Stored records
┏━━

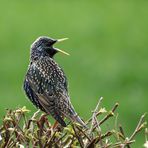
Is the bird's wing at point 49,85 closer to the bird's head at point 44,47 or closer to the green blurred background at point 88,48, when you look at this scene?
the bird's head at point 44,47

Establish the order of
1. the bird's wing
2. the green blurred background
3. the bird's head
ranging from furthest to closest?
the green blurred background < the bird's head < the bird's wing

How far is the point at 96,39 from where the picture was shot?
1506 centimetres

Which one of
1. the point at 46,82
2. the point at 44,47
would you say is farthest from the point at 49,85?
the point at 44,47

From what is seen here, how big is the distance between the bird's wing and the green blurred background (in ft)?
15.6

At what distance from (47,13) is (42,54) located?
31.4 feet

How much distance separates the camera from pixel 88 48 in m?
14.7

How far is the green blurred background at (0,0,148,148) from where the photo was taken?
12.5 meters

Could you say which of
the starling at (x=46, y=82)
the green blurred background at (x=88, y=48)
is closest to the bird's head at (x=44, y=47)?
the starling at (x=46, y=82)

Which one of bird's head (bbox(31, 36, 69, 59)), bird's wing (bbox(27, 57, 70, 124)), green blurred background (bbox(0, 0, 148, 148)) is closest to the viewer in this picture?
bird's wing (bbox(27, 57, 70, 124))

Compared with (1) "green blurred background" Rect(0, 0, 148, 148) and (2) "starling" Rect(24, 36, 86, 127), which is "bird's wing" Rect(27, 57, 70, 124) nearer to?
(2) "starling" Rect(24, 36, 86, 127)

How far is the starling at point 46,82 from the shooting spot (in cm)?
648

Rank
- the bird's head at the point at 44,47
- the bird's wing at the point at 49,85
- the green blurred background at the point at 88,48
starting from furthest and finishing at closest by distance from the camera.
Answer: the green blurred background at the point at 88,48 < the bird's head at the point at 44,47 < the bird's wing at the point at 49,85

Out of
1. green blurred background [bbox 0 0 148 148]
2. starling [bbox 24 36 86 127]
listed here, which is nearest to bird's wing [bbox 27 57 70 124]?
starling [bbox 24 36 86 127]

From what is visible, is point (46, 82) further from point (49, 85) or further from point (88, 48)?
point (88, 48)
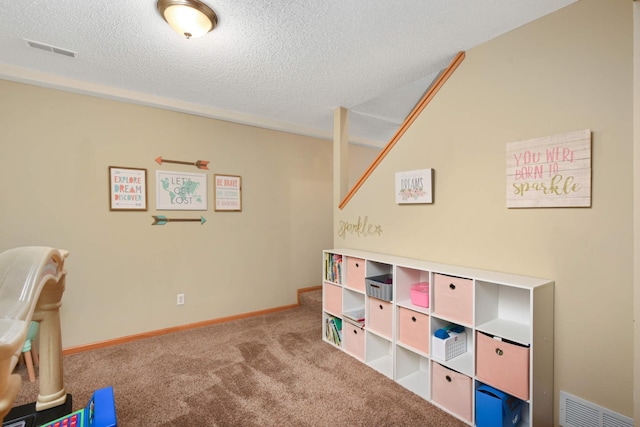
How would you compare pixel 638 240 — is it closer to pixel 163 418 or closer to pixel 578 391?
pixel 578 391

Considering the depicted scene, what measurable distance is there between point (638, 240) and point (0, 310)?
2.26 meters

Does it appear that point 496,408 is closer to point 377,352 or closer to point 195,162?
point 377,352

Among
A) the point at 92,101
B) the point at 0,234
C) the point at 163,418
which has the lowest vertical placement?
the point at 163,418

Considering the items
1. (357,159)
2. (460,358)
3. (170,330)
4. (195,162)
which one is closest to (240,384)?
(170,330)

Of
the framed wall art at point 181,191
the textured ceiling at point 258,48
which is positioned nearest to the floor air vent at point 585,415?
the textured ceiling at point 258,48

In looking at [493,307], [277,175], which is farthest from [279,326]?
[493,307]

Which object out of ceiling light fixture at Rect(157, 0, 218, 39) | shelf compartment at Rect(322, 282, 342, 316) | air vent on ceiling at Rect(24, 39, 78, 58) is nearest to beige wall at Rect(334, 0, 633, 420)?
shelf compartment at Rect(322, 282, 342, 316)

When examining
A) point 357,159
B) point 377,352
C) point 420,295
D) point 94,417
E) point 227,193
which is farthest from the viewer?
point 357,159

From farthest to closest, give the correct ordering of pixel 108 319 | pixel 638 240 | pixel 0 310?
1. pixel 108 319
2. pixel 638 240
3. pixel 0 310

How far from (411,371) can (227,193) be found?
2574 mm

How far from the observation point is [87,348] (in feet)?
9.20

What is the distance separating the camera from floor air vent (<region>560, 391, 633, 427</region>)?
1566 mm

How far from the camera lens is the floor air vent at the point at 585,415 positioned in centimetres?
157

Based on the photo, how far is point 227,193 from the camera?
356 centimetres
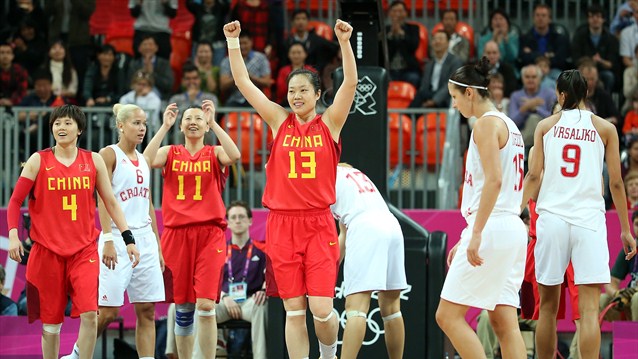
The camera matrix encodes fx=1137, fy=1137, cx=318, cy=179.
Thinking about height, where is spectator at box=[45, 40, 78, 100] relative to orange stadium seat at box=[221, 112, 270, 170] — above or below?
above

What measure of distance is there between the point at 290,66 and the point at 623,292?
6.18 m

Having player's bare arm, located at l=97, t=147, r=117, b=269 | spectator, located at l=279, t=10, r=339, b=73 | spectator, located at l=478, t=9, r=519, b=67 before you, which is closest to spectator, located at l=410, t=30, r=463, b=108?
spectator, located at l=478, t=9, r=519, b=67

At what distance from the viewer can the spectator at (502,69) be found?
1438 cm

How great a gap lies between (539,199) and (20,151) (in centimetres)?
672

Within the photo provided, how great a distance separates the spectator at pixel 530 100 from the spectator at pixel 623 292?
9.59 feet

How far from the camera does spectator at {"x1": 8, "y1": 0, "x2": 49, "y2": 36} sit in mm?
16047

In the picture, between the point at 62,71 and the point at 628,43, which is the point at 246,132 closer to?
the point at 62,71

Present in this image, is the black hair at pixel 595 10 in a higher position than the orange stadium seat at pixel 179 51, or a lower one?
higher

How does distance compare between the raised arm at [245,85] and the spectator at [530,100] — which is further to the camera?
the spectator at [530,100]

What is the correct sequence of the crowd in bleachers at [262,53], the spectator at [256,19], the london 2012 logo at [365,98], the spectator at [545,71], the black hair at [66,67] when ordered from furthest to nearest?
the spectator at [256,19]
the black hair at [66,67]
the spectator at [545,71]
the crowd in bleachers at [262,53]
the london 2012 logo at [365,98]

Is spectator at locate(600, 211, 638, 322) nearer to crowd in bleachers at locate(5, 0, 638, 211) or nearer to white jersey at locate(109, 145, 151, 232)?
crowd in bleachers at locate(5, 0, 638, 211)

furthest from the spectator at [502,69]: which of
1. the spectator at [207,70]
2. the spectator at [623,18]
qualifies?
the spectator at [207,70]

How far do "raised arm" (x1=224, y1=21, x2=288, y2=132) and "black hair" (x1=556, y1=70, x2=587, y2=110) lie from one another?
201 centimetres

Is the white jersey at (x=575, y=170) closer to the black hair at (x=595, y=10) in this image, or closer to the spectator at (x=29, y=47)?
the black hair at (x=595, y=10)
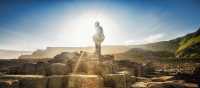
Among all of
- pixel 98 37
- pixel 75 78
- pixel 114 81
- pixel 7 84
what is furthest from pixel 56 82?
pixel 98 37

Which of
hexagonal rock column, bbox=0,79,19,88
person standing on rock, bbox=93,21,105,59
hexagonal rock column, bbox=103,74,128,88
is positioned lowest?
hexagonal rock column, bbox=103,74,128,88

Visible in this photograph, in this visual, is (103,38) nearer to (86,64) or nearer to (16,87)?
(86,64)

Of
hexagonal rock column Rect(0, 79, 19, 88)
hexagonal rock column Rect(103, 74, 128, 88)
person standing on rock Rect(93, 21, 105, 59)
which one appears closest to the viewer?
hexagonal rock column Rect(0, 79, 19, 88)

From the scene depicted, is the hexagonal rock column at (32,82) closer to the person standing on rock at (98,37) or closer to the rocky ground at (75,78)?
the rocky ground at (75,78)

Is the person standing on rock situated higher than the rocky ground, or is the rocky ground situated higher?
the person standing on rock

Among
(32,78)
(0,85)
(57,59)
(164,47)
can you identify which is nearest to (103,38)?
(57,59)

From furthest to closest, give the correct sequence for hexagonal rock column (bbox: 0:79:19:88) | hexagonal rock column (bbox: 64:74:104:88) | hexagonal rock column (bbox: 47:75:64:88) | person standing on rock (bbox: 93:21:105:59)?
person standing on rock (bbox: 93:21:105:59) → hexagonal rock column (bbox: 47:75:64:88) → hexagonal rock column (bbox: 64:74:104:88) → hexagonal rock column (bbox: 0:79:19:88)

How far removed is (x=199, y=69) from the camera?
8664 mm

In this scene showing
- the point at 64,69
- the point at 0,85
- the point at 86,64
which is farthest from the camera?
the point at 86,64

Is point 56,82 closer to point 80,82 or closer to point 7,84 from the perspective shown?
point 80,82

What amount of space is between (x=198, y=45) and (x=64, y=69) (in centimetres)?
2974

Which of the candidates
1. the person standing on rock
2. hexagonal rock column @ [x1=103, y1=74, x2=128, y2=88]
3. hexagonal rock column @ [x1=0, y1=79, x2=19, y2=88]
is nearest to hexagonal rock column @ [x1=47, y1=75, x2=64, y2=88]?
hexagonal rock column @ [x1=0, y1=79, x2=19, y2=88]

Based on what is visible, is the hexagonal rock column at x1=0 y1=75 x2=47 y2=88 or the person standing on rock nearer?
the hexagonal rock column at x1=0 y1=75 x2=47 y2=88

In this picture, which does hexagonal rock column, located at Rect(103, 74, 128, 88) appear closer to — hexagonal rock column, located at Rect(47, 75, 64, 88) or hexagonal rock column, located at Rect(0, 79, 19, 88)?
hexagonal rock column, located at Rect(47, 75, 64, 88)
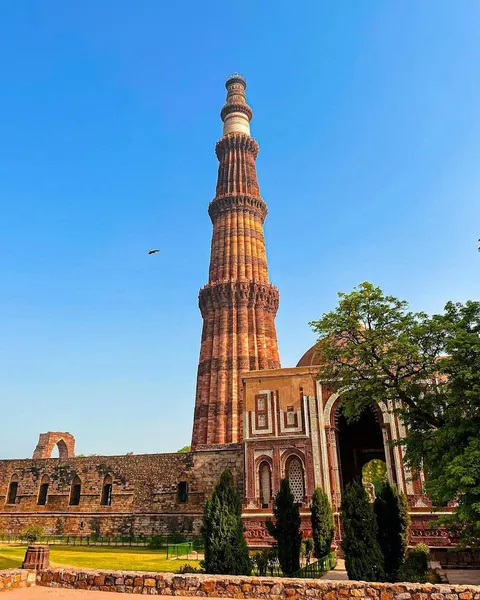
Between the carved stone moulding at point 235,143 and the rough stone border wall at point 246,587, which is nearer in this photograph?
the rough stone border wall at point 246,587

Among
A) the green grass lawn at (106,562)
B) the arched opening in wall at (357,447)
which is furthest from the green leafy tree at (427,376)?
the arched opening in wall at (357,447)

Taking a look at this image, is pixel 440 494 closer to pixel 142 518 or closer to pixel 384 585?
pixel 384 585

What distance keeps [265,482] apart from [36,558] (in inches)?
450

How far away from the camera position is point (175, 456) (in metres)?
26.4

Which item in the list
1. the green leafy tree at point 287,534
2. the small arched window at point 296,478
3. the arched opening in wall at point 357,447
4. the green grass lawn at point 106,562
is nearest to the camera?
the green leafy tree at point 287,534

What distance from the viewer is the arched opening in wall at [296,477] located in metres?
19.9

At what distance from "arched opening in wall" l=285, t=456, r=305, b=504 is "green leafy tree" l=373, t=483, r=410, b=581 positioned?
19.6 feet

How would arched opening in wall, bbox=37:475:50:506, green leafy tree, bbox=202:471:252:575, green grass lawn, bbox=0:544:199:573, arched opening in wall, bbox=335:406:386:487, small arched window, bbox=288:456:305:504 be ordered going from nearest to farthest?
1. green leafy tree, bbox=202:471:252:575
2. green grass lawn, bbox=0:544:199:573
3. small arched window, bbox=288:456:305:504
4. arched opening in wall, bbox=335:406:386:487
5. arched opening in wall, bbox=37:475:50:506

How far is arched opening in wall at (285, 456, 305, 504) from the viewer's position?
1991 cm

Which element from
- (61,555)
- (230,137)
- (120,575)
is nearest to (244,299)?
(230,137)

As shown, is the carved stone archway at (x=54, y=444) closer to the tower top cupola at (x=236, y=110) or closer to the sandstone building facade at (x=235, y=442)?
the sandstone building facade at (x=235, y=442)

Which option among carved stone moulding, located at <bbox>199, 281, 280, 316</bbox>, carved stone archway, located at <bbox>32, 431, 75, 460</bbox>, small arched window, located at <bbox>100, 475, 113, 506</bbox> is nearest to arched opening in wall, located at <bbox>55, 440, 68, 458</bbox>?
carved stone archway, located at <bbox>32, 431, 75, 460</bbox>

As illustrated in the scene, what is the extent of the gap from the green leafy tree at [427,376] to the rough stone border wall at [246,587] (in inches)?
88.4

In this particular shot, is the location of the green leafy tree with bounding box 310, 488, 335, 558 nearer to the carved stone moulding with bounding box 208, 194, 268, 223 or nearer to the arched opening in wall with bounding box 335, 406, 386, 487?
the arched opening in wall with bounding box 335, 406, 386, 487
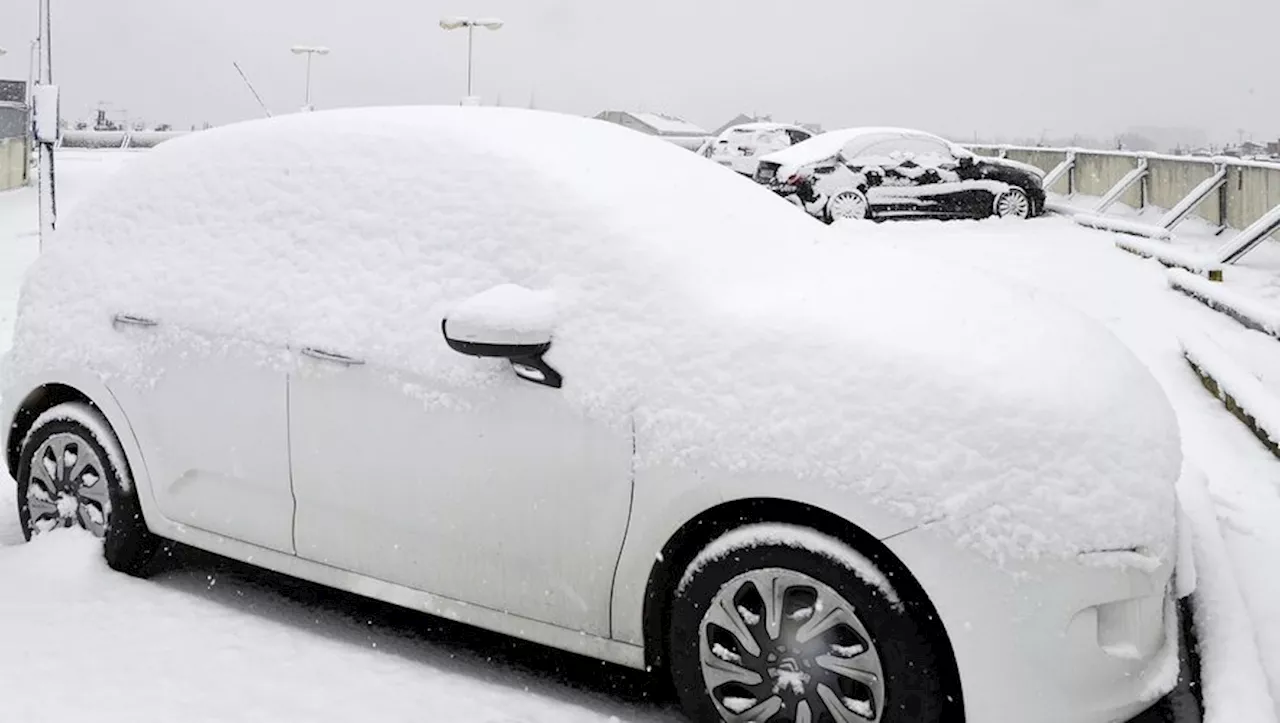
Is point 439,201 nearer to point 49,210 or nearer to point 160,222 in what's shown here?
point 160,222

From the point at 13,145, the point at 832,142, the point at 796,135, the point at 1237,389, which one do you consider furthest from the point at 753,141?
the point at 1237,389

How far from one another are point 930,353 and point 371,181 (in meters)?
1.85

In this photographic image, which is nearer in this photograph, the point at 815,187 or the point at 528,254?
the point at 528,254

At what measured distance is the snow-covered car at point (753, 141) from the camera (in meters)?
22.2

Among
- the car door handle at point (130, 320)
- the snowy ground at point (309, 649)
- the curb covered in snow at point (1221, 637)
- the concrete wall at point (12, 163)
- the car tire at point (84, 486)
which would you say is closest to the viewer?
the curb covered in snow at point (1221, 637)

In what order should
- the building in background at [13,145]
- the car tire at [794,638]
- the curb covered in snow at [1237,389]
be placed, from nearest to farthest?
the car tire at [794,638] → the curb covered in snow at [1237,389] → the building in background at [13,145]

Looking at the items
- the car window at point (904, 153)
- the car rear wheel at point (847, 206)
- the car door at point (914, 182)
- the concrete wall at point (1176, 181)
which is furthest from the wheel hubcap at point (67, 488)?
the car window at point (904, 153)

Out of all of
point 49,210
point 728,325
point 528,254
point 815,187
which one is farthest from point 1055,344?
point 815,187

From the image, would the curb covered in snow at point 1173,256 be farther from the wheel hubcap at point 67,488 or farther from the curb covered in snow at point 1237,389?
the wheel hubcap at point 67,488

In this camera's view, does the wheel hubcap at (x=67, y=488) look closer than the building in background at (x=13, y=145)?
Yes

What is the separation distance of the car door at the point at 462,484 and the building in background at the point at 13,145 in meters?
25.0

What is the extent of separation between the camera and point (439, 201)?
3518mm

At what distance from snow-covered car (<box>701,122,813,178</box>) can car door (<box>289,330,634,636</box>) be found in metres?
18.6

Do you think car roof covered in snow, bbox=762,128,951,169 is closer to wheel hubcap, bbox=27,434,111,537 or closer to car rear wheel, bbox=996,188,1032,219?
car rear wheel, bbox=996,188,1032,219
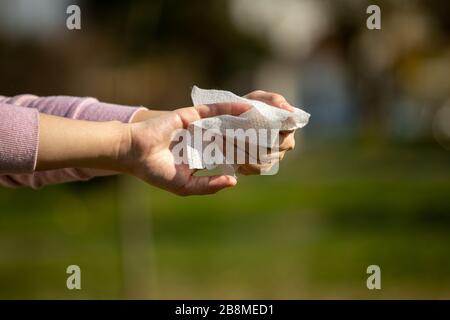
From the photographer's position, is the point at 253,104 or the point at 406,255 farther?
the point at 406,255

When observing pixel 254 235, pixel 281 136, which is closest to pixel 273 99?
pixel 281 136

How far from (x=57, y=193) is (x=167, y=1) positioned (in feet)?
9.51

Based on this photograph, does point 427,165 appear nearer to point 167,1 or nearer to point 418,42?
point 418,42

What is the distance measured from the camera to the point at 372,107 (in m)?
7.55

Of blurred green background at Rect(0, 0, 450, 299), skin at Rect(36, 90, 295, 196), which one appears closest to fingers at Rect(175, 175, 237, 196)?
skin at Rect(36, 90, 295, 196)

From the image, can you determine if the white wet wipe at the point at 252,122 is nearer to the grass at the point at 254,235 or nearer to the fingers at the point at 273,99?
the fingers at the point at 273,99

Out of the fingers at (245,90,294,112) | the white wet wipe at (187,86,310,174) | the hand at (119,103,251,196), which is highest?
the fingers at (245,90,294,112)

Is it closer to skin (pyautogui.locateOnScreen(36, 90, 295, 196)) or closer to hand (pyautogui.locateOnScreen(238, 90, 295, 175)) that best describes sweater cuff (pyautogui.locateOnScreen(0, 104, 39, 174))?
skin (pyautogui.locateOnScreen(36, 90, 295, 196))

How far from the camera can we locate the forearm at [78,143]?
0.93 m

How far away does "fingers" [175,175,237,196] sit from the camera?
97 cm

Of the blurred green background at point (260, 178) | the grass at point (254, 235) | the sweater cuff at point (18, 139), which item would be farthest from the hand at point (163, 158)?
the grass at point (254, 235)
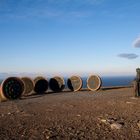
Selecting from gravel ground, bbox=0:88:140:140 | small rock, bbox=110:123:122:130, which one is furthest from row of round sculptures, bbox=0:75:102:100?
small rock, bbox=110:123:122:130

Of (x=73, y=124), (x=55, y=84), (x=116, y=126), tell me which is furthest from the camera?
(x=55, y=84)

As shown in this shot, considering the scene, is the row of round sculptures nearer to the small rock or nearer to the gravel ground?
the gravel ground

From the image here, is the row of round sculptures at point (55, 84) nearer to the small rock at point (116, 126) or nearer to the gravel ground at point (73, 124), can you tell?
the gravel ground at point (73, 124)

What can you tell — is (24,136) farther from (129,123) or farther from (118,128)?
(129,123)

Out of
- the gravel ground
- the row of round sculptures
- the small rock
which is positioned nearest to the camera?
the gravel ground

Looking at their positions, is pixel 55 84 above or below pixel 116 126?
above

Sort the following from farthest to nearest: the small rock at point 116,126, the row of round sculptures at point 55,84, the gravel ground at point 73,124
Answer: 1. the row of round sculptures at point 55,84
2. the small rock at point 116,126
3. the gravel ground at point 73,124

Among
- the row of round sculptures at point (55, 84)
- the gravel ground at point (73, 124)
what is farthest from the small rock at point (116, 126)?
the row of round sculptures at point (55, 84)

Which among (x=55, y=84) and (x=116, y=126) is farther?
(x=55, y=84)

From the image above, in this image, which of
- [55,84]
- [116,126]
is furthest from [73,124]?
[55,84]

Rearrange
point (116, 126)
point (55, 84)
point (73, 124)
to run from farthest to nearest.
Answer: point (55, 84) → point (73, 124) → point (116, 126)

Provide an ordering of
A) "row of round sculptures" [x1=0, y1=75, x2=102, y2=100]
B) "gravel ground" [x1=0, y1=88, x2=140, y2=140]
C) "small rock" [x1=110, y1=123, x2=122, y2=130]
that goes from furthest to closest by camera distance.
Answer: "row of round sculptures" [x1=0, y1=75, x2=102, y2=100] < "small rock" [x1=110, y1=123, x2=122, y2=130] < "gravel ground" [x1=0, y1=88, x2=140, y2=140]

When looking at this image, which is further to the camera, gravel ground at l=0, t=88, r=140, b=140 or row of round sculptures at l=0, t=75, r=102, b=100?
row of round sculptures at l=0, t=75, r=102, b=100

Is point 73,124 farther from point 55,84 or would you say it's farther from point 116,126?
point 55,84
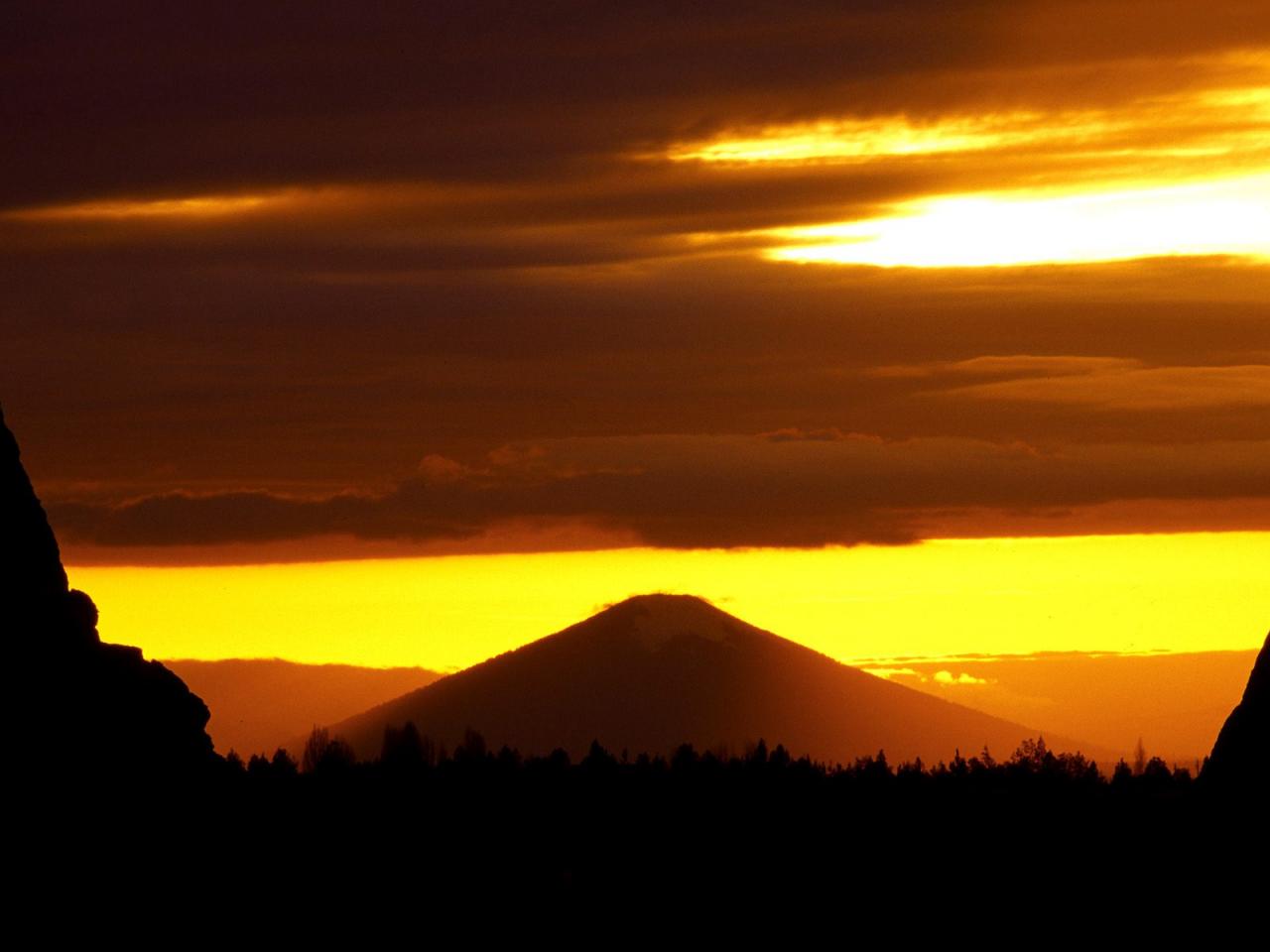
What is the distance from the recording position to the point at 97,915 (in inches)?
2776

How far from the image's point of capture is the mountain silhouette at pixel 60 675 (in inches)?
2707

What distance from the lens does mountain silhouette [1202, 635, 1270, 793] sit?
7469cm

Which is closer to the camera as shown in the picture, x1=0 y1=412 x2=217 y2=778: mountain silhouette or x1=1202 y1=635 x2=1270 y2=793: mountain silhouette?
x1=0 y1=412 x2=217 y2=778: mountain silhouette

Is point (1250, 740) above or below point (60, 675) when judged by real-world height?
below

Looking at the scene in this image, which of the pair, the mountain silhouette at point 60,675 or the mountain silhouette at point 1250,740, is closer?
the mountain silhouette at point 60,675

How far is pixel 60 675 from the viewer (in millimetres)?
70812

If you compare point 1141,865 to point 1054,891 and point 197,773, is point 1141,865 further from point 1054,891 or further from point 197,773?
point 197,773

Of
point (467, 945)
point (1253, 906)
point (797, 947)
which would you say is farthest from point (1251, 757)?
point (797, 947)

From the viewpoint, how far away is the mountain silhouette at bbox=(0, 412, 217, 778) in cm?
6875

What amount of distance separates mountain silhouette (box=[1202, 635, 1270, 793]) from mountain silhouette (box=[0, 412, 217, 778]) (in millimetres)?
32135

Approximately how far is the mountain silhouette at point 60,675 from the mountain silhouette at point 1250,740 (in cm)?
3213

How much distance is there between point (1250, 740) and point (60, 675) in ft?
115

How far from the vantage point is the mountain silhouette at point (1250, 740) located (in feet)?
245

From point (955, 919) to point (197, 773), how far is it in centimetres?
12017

┗━━

Rewrite the material starting at the line containing "Sort the following" and ending at the line containing "Answer: point (55, 84)", swapping "farthest" for "most distant" and leaving everything else unchanged.

Sort the following from most distant to nearest: the small rock at point 116,126, the row of round sculptures at point 55,84, the gravel ground at point 73,124
Answer: 1. the row of round sculptures at point 55,84
2. the small rock at point 116,126
3. the gravel ground at point 73,124

Among
- the row of round sculptures at point (55, 84)
- the gravel ground at point (73, 124)
what is most distant from the small rock at point (116, 126)?
the row of round sculptures at point (55, 84)

Which among (x=55, y=84) and (x=116, y=126) is farther?
(x=55, y=84)

From the image above, in this image, which of
- [55,84]
- [116,126]
is furthest from [73,124]?
[55,84]

Rearrange
point (116, 126)
point (55, 84)
point (73, 124)
to run from most distant to nearest.
Answer: point (55, 84) → point (73, 124) → point (116, 126)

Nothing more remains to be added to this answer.